Please note the connections with J. Alfred Prufrock.
tone: haunting, suspenseful
themes: revenge, impossibility of certainty, what happens when politicians (kings) are corrupt
and of course, note Hamlet's anxiety / his angst- his inablitly "to take arms against a sea of troubles and by opposing end them." Again think of Prufrock.
Poem The Love Song of J. Alfred Prufrock by T. S. Eliot
written 1916
The poem is reflects the disillusionment and despair that comes out of the Great War. The Western value system has collapsed and life is deemed directionless and pointless. The operative word is nihilims: nothing. Our character, the eponymous Prufrock, stands before a mirror contemplating a marriage proposal; he never leaves this spot, nor do learn the woman's name. He is a vain, solipsistic, insecure man, who is incapable of action.
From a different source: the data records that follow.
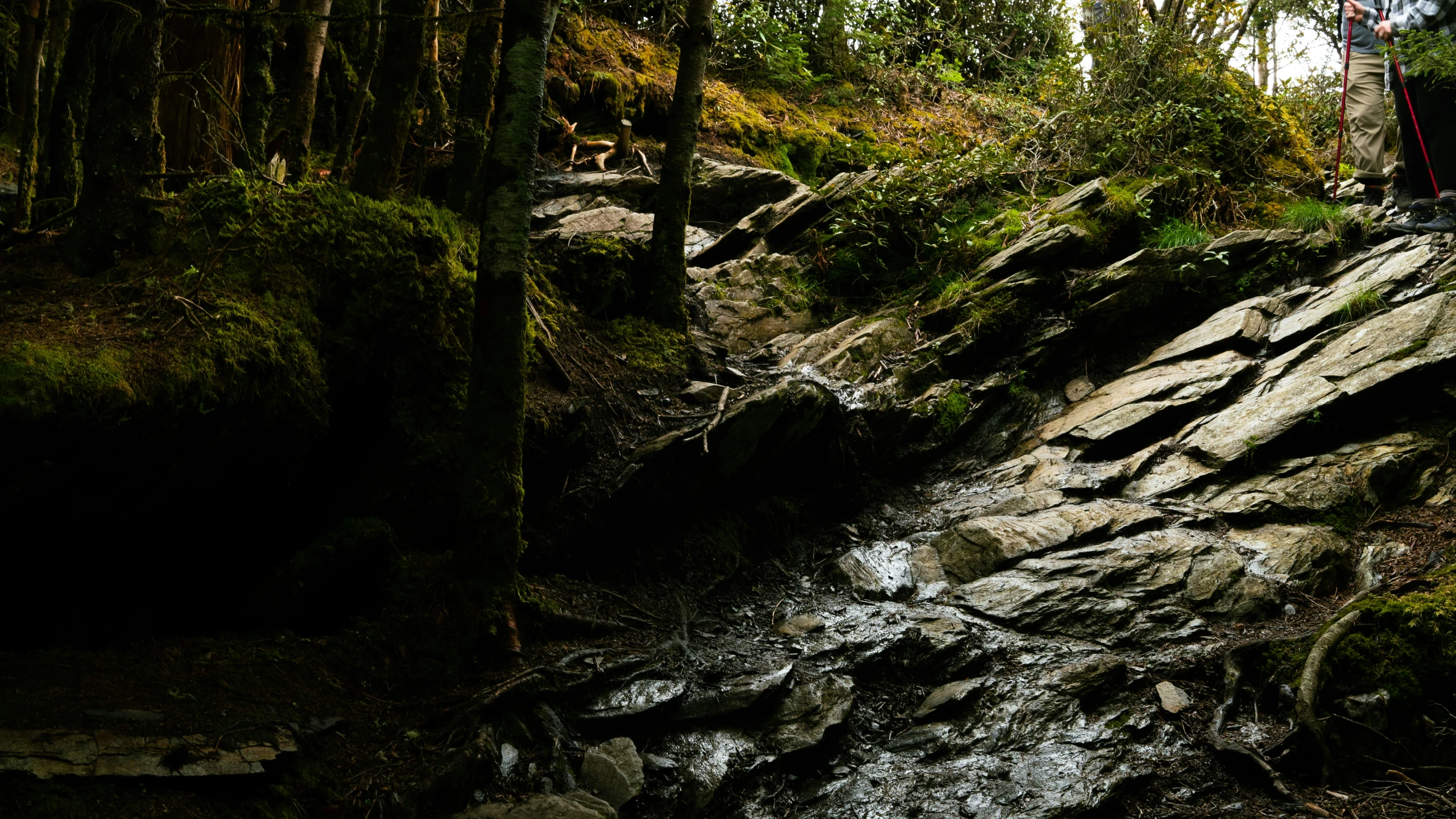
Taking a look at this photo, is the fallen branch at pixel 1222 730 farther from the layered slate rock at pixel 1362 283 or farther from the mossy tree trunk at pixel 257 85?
the mossy tree trunk at pixel 257 85

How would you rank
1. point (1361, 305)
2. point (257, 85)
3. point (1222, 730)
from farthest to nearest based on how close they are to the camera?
point (1361, 305), point (257, 85), point (1222, 730)

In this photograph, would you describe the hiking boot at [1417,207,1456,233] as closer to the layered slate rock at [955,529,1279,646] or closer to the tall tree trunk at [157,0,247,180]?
the layered slate rock at [955,529,1279,646]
He rehearses the proposal in "the room where women come and go / talking of Michelangelo"; yet he anticipates a rejection, so never asks for her hand.
Eliot uses figurative language devices to create the despair, anxiety and overall inability for Prufock and the society, to take action, to choose a new direction. (think Hamlet here) This is accomplished through personifying the fog to a cat, the imagery of the streets with cheap sawdust-floored restaurants and hookers, and numerous allusions, including one specifically to Hamlet..
Hamlet and Purfrock are much in contrast to someone like John Proctor, who refuses to sign his name or even Captain Ahab from the novel Moby Dick by Herman Melville. This sea captain is obsessed with destroying the great white whale that took his leg, even if it meant destroying himself and others.
These are the works you chose to review in class; you may use any others for the ELA as well.